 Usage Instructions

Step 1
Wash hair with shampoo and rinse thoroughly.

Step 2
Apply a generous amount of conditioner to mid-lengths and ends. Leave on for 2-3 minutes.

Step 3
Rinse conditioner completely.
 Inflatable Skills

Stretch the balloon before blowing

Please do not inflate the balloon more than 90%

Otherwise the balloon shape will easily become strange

* * *

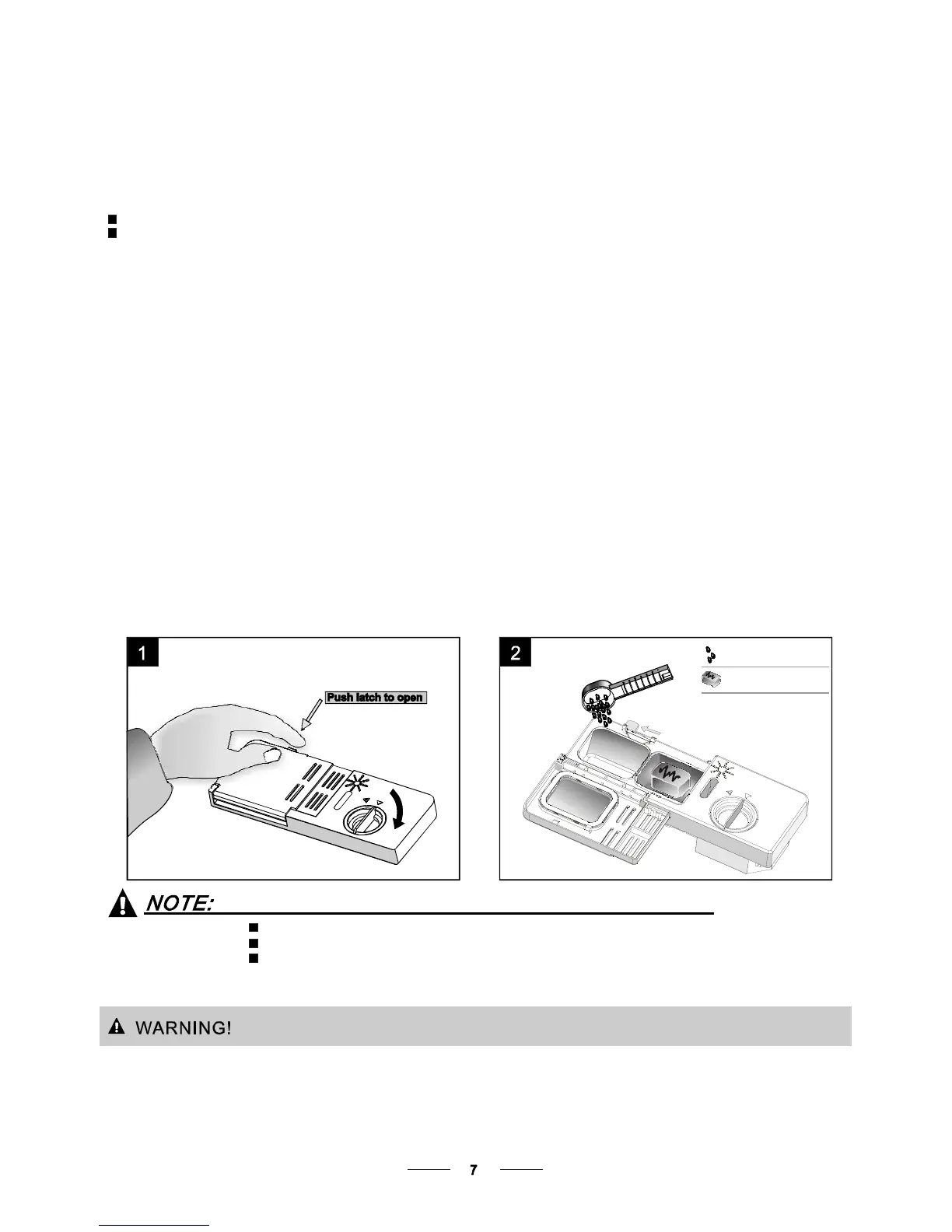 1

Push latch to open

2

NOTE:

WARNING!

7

* **Action item**: All lines in the data that contain the word "balloon" should be copied.

* **Answer to this exercise**:
Stretch the balloon before blowing
Please do not inflate the balloon more than 90%
Otherwise the balloon shape will easily become strange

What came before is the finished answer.